## TEXT BLOCK

>>>

Facebook wants you to know that it's the most transparent social media network. The way that you know that is that Facebook says so. "Transparency is an important part of everything we do at Facebook," the company says on its website.
In fact, it has an entire section on its website that it says is meant to "give our community visibility into how we enforce our policies, respond to data requests and protect intellectual property, while monitoring dynamics that limit access to Facebook technologies."
It's probably worth mentioning that -- as a general rule -- if you have to try this hard to convince people that you're being transparent, there's a pretty good chance you aren't. Otherwise, we'd already know. I don't know anyone who thinks that Facebook is transparent about anything.
This is, after all, the company that fought bare-knuckled against Apple over its requirement that developers ask permission from users before they track their activity across apps and websites. Why was this such a big deal for Facebook? Because the company knows that when people are made aware of how much of their personal data is being collected and given a choice about whether they want to be tracked, very few people will opt-in.
So Facebook very much wanted to find a way to pressure Apple into not requiring developers to be honest about how they use your data and ask permission first. Trying to hide the fact that your entire business model is based on monetizing user data doesn't sound very transparent.
Still, as a part of its promise, the company last week its quarterly reports designed to make Facebook "by far the most transparent platform on the internet," according to Guy Rosen, the company's vice president of integrity.
Among those, Facebook released a "Widely Viewed Content Report" that the company says is designed to help "provide clarity around what people see in their Facebook News Feed, the different content types that appear in their Feed, and the most-viewed domains, links, Pages, and posts on the platform during the quarter."
The plan was for Facebook to highlight the most popular content shared on the social platform. At a time where the company is increasingly criticized for serving as a digital Petri dish where misinformation and divisive content is born and amplified, Facebook had a strong motivation to show that most viewed posts were about benign things like recipe websites and former football players.

<<<

## PROVIDED DATA
>>>

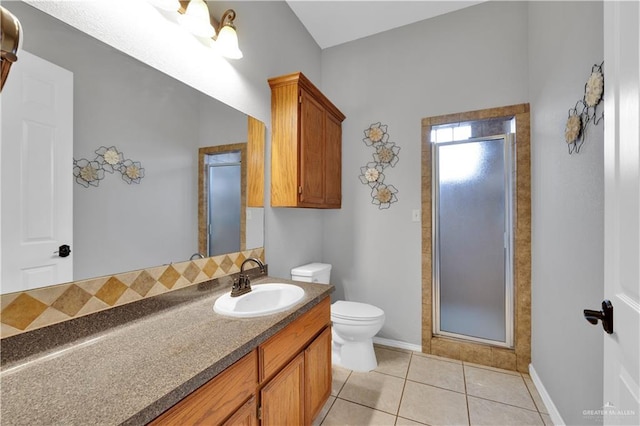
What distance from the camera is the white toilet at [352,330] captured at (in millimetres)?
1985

<<<
>>>

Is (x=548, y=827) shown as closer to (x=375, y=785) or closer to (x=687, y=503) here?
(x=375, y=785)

<<<

## WHAT YOU WILL DO
Repeat word for word the portion of the Facebook transparency text between "The plan was" and "former football players.", inclusive. The listing has no connection to the Facebook transparency text.

## SOLVED PROBLEM
The plan was for Facebook to highlight the most popular content shared on the social platform. At a time where the company is increasingly criticized for serving as a digital Petri dish where misinformation and divisive content is born and amplified, Facebook had a strong motivation to show that most viewed posts were about benign things like recipe websites and former football players.